▶ _ABOUT THIS EXERCISE_
The answer is to be an exact copy of the lines below running from the line with "车市严选北京晨德宝团购会圆满落幕 成交50台-图7" down to the line with "冷凍不可★大黒色素 粉末 食用黄色 5g|kitchenmaster", both ends included, and nothing more.

▶ _EXERCISE MATERIAL_
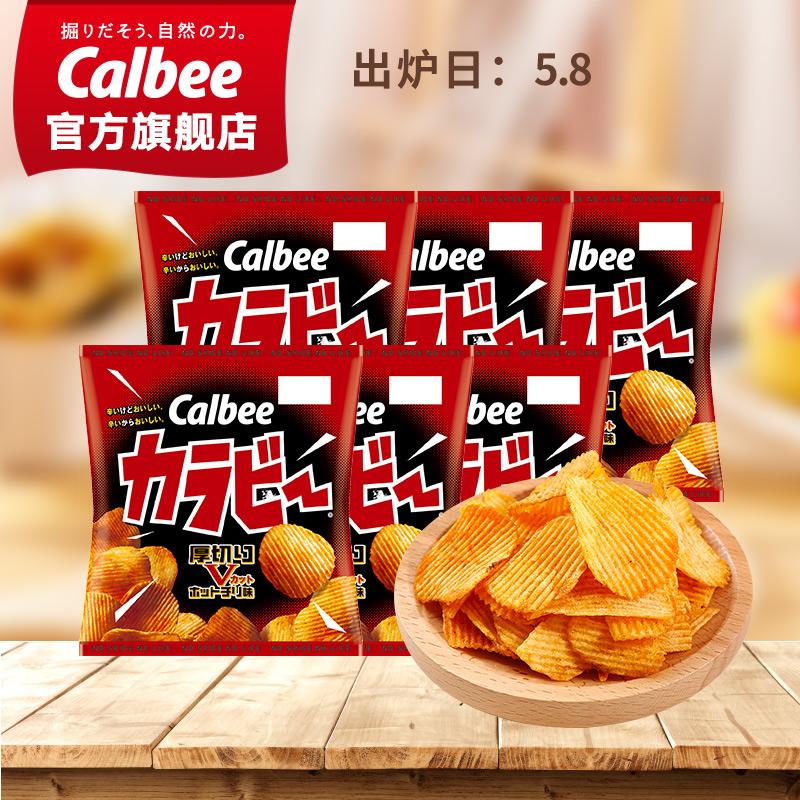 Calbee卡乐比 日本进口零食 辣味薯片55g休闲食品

...

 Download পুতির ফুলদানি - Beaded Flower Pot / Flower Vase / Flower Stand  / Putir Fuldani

---

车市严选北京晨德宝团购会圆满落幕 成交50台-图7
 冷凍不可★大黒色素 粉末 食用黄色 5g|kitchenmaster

▶ _EXERCISE RESULT_
车市严选北京晨德宝团购会圆满落幕 成交50台-图7
 冷凍不可★大黒色素 粉末 食用黄色 5g|kitchenmaster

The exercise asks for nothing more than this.